Figure 6 : PaaS Advantages of PaaS:
- Collaboration and Teamwork : PaaS fosters collaboration among developers and teams, making it easier to work together on projects, share code, and collaborate in real-time.
- Automatic Scalability : PaaS platforms offer automatic scaling capabilities, allowing applications to handle varying workloads and traffic spikes without the need for manual intervention. This ensures that applications can respond to changing demands efficiently.
- Offline Access : Some PaaS providers enable developers to work offline by synchronizing their local development environment with the PaaS services. This allows developers to continue developing applications locally and deploy them online when they regain internet connectivity. Disadvantages of PaaS:
- Vendor Lock-in : Depending on the PaaS provider, migrating applications between different platforms may be complex due to differences in APIs and configurations.
- Limited Control : PaaS abstracts the underlying infrastructure, which may limit certain low-level configurations and control over the hosting environment.

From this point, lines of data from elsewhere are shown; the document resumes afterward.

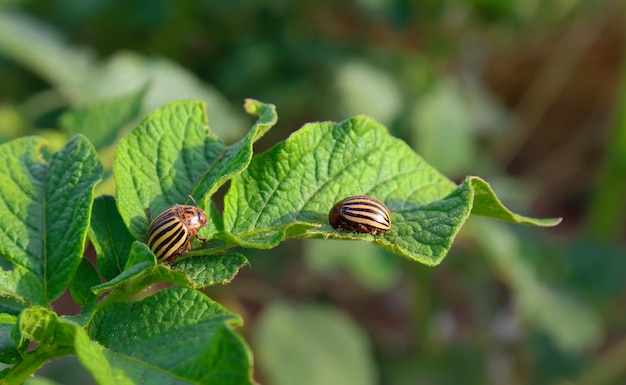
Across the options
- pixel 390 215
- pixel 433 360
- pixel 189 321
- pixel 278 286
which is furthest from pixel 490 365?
pixel 189 321

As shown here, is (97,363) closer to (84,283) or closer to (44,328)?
(44,328)

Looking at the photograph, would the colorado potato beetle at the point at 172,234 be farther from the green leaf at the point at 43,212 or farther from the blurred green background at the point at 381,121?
the blurred green background at the point at 381,121

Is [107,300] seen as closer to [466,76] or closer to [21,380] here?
[21,380]

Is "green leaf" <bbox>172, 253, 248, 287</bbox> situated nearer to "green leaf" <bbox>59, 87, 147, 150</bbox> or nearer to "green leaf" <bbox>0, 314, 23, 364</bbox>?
"green leaf" <bbox>0, 314, 23, 364</bbox>

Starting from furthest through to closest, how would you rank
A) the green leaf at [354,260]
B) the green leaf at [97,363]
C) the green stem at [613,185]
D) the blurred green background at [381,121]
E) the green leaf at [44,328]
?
the green stem at [613,185] < the green leaf at [354,260] < the blurred green background at [381,121] < the green leaf at [44,328] < the green leaf at [97,363]

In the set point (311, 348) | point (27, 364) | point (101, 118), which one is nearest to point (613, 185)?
point (311, 348)

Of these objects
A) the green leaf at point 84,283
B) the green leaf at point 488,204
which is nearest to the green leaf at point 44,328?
the green leaf at point 84,283

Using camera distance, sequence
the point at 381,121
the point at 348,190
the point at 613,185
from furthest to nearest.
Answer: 1. the point at 613,185
2. the point at 381,121
3. the point at 348,190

- Less security : Organizations may have security concerns when hosting sensitive data or applications on a shared PaaS environment. Here are some examples of PaaS services:
- Heroku : It is a popular PaaS service that is known for its ease of use and its large community of developers. Heroku supports a variety of programming languages and frameworks, making it a good choice for organizations that need to develop and deploy applications quickly.
- Cloud Foundry : It is an open-source PaaS platform that can be deployed on-premises or in the cloud. Cloud Foundry is a good choice for organizations that want to have more control over their PaaS environment.
5.3. Software as a Service (SaaS)
Software as a Service (SaaS) is a cloud computing model that provides users with access to software applications over the internet. In this model, the software is hosted and maintained by a third-party provider, and users can access it through a web browser or application interface without the need for local installation or hardware management. (Chandrasekaran, 2014) SaaS services provide the following benefits:
- Cost Savings : SaaS eliminates the need for organizations to purchase and manage software licenses and hardware, resulting in cost savings and reduced IT overhead.
- Less maintenance : SaaS services eliminate the additional overhead of maintaining the software from the client side the service provider itself maintains the automatic updates, monitoring, and other maintenance activities of the applications.
- Automatic Updates : SaaS providers manage software updates and maintenance, ensuring that users always have access to the latest features and improvements. Disadvantages of SaaS:
- Data Security : Organizations may have concerns about data security and privacy when entrusting their data to a third-party SaaS provider.
- Connectivity requirements : Users require a stable internet connection to access and use SaaS applications, which can be a limitation in areas with limited connectivity. Here are some examples of SaaS services:
- Microsoft Office 365 : Office 365 is a popular SaaS service that provides organizations with access to Microsoft Office applications, such as Word, Excel, and PowerPoint.
- Google Workspace : Google Workspace is a popular SaaS service that provides organizations with access to Google's productivity suite, including Gmail, Docs, Sheets, and Slides.
- Salesforce : Salesforce is a popular SaaS service that provides organizations with customer relationship management (CRM) software.
- Adobe Creative Cloud : Adobe Creative Cloud is a popular SaaS service that provides organizations with access to Adobe's creative suite, including Photoshop, Illustrator, and InDesign.